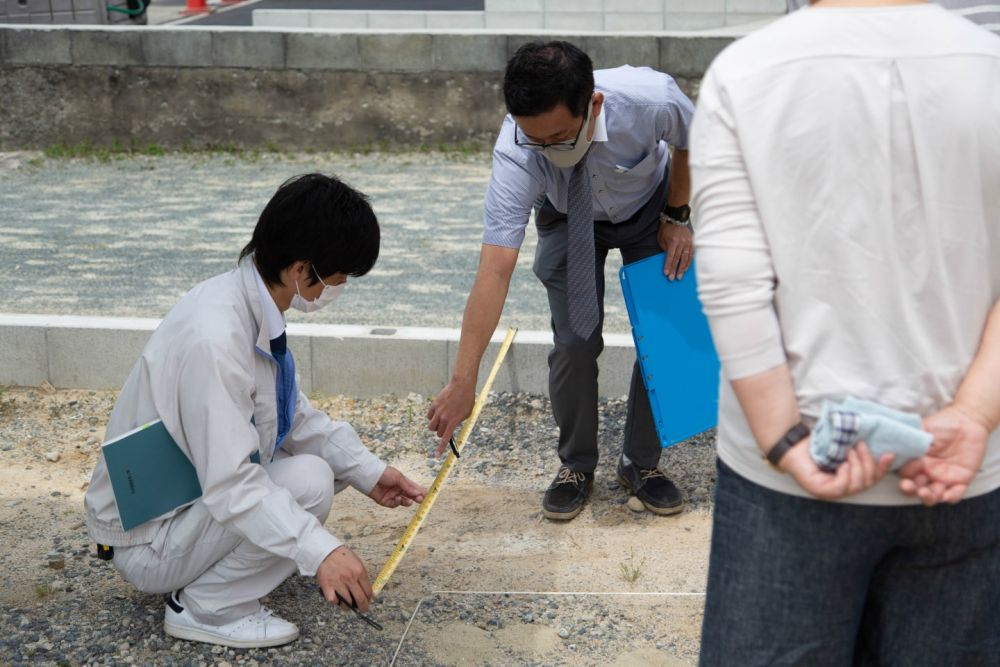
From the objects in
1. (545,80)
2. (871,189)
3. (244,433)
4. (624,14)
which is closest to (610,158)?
(545,80)

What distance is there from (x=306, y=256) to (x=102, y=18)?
13386 millimetres

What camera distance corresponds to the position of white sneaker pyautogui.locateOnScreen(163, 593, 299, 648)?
2963mm

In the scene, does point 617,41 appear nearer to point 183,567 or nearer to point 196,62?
point 196,62

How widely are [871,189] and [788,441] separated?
1.08 feet

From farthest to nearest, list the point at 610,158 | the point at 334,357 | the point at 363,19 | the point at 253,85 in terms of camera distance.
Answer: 1. the point at 363,19
2. the point at 253,85
3. the point at 334,357
4. the point at 610,158

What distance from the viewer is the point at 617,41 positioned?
894cm

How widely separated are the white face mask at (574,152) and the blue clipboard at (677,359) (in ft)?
1.47

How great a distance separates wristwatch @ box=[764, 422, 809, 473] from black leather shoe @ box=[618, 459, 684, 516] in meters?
2.33

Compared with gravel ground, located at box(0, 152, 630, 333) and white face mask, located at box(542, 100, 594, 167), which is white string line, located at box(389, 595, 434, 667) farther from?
gravel ground, located at box(0, 152, 630, 333)

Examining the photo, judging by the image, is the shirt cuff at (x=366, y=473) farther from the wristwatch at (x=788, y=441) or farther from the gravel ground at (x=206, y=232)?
the gravel ground at (x=206, y=232)

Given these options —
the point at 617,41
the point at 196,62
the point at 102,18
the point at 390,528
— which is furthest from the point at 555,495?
the point at 102,18

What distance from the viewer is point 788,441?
1484mm

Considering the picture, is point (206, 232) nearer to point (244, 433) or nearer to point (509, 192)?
point (509, 192)

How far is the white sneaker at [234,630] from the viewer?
2.96 metres
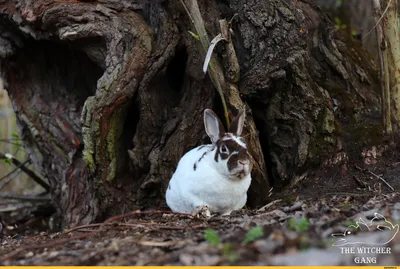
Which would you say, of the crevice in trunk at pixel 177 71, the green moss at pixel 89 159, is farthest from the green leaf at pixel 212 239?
the crevice in trunk at pixel 177 71

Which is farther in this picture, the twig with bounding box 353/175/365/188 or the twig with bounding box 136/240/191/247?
the twig with bounding box 353/175/365/188

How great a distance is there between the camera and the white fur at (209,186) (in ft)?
15.5

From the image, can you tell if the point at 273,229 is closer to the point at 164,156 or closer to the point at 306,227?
the point at 306,227

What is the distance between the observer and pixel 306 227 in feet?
10.8

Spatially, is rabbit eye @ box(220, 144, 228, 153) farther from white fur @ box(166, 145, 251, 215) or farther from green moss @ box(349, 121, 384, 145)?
green moss @ box(349, 121, 384, 145)

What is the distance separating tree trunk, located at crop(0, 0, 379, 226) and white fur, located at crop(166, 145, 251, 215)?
709 mm

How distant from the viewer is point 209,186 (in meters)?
4.75

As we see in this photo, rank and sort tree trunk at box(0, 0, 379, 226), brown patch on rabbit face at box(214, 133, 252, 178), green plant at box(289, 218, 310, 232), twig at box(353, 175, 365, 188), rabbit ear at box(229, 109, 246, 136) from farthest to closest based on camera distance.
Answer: tree trunk at box(0, 0, 379, 226)
twig at box(353, 175, 365, 188)
rabbit ear at box(229, 109, 246, 136)
brown patch on rabbit face at box(214, 133, 252, 178)
green plant at box(289, 218, 310, 232)

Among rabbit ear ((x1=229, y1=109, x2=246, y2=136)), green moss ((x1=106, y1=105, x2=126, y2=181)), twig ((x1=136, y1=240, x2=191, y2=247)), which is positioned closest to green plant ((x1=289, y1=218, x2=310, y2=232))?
twig ((x1=136, y1=240, x2=191, y2=247))

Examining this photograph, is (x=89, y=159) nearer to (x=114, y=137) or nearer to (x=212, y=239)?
(x=114, y=137)

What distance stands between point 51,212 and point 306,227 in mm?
5755

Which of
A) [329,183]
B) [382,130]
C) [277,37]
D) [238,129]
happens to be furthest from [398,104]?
[238,129]

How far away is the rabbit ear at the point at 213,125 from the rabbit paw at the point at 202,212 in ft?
2.21

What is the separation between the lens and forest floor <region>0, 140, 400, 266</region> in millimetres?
2865
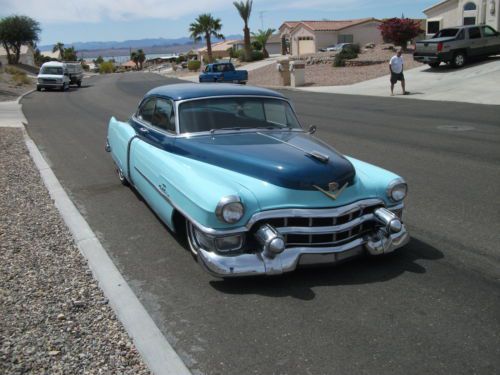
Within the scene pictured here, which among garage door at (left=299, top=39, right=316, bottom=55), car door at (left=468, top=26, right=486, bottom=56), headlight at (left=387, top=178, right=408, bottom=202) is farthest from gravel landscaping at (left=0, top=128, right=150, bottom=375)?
garage door at (left=299, top=39, right=316, bottom=55)

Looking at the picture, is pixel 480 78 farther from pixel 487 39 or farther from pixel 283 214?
pixel 283 214

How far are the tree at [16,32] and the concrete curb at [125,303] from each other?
6633cm

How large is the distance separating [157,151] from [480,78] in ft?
62.0

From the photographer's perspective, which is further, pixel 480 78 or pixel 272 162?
pixel 480 78

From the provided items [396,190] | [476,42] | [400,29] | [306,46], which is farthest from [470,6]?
[396,190]

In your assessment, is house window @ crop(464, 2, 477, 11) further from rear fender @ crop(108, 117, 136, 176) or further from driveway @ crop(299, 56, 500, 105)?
rear fender @ crop(108, 117, 136, 176)

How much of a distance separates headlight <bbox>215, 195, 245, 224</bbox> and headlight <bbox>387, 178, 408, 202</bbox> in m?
1.50

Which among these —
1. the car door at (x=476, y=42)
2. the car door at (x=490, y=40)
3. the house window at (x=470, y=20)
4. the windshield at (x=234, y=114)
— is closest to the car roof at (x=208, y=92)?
the windshield at (x=234, y=114)

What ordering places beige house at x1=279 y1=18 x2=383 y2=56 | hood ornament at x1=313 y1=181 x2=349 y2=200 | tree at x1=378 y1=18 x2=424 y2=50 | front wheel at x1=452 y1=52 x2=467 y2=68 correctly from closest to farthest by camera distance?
hood ornament at x1=313 y1=181 x2=349 y2=200 → front wheel at x1=452 y1=52 x2=467 y2=68 → tree at x1=378 y1=18 x2=424 y2=50 → beige house at x1=279 y1=18 x2=383 y2=56

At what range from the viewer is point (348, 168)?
4.41m

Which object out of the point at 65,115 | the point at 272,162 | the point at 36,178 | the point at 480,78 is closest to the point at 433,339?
the point at 272,162

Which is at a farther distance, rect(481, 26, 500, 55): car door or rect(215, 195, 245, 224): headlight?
rect(481, 26, 500, 55): car door

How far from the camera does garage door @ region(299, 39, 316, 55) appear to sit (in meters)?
59.9

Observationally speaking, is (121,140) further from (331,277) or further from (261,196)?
(331,277)
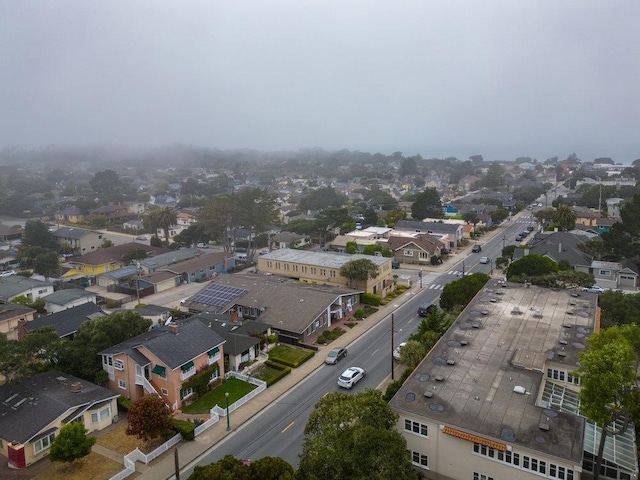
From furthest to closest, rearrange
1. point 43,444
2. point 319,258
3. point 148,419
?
point 319,258 < point 43,444 < point 148,419

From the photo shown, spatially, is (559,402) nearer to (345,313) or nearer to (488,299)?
(488,299)

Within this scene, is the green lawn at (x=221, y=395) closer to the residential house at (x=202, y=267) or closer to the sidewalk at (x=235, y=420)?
the sidewalk at (x=235, y=420)

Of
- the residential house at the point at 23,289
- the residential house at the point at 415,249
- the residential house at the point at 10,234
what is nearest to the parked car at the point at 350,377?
the residential house at the point at 23,289

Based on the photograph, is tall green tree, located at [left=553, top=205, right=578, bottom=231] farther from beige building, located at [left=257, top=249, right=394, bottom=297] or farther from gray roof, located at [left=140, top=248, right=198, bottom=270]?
gray roof, located at [left=140, top=248, right=198, bottom=270]

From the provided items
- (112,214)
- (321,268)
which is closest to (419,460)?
(321,268)

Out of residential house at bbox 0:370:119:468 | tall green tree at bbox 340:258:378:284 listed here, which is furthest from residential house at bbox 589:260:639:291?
residential house at bbox 0:370:119:468

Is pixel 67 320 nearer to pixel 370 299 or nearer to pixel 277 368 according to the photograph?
pixel 277 368
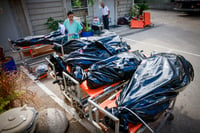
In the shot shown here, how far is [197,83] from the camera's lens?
366 cm

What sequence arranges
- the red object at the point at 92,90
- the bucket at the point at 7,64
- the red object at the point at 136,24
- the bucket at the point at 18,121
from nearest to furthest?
the bucket at the point at 18,121
the red object at the point at 92,90
the bucket at the point at 7,64
the red object at the point at 136,24

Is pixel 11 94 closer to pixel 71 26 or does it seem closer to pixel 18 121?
pixel 18 121

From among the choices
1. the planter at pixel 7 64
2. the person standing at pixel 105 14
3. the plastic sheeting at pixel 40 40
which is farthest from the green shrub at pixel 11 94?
the person standing at pixel 105 14

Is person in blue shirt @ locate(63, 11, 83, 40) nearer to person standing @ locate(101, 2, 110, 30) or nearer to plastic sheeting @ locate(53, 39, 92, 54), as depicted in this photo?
plastic sheeting @ locate(53, 39, 92, 54)

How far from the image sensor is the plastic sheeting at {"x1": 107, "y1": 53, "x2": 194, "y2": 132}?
168 cm

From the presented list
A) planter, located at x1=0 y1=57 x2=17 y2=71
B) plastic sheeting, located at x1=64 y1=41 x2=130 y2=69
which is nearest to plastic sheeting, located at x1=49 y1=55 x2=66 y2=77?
plastic sheeting, located at x1=64 y1=41 x2=130 y2=69

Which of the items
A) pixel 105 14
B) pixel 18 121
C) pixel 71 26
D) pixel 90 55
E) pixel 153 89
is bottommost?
pixel 18 121

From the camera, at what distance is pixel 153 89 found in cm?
180

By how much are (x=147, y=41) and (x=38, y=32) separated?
5.88m

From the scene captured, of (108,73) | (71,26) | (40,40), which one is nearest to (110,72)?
(108,73)

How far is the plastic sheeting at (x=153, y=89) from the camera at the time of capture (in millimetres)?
1685

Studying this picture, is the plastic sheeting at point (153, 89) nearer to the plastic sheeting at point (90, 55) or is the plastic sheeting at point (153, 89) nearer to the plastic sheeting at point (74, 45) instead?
the plastic sheeting at point (90, 55)

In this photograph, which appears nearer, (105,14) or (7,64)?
(7,64)

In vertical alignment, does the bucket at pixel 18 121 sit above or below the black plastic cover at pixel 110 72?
below
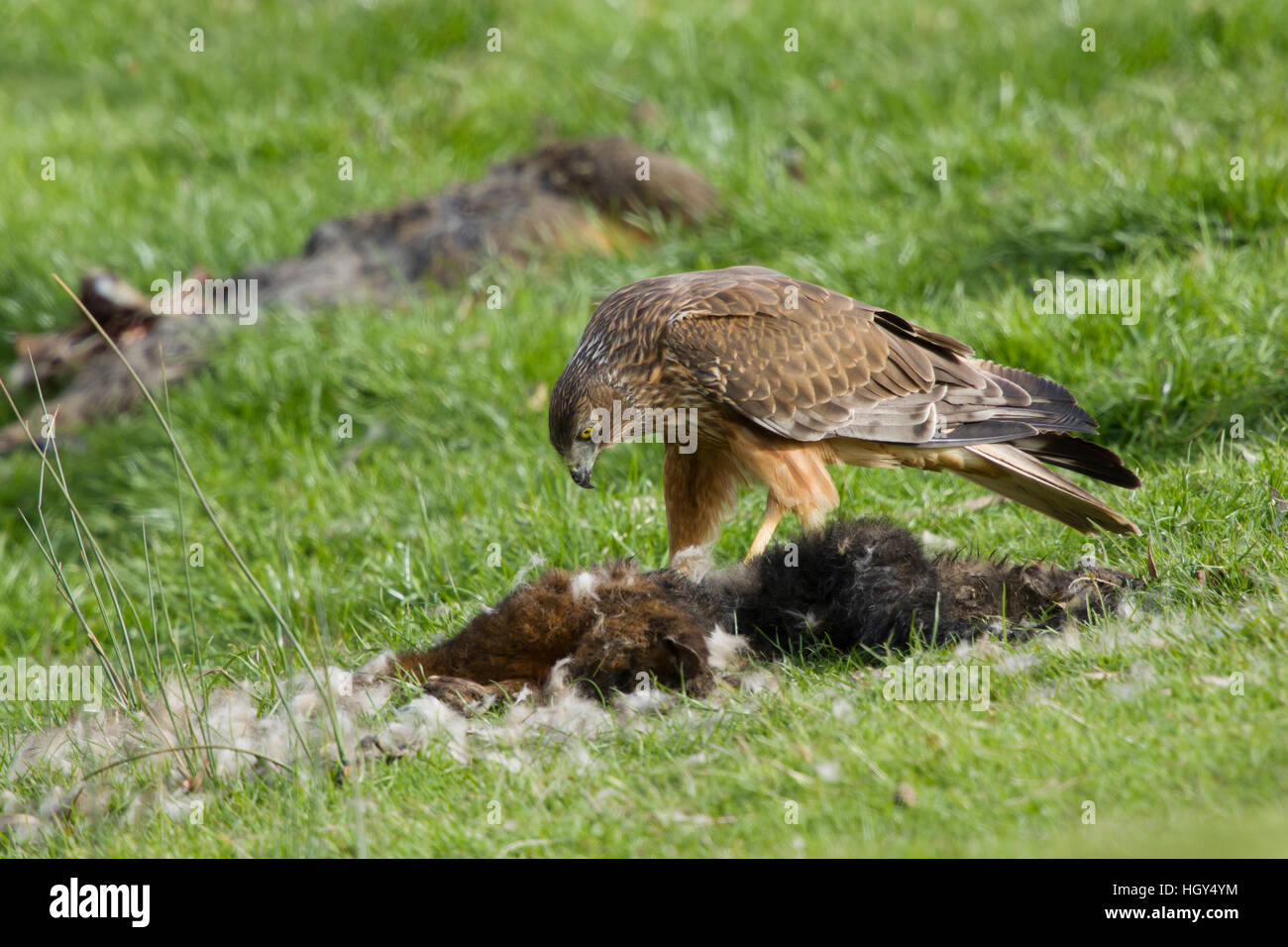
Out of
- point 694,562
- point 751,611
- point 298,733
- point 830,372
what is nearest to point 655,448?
point 830,372

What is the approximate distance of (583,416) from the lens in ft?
14.9

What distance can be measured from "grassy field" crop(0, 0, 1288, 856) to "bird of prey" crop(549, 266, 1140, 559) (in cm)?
34

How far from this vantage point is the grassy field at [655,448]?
3.11 meters

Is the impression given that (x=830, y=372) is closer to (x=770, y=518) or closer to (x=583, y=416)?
(x=770, y=518)

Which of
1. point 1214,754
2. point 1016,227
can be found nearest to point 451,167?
point 1016,227

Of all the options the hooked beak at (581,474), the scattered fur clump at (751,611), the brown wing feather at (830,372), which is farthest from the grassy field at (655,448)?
the hooked beak at (581,474)

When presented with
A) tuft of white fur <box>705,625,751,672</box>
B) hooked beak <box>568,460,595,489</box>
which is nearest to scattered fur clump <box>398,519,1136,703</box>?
tuft of white fur <box>705,625,751,672</box>

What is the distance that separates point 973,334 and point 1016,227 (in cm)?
149

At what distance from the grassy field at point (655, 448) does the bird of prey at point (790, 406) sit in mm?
341

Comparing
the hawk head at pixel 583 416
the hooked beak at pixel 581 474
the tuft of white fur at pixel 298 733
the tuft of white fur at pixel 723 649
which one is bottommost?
the tuft of white fur at pixel 298 733

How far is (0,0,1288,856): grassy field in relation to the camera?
3.11 meters

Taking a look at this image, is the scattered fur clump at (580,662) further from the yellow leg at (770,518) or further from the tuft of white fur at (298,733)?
the yellow leg at (770,518)

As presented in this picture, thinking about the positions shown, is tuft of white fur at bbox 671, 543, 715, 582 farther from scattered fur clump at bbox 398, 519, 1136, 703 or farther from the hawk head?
the hawk head
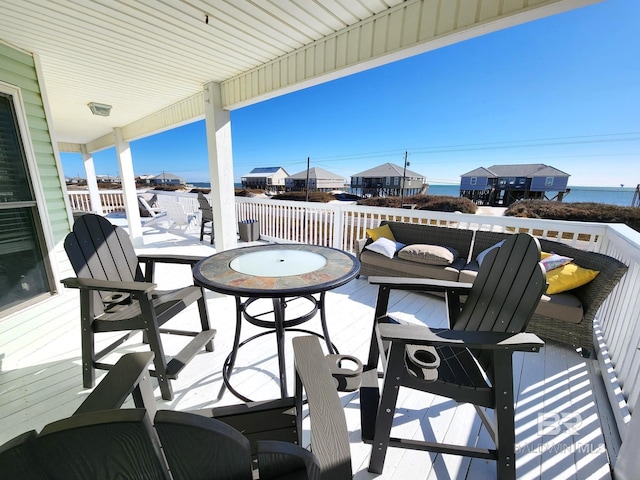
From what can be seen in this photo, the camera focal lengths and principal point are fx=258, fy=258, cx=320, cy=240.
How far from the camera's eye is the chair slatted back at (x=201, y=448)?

##########

Report every line of the rows above that contains the word "fender".

__RESPONSE__.
In your assessment, is house window @ crop(464, 2, 477, 11) further from rear fender @ crop(108, 117, 136, 176) or further from driveway @ crop(299, 56, 500, 105)?
rear fender @ crop(108, 117, 136, 176)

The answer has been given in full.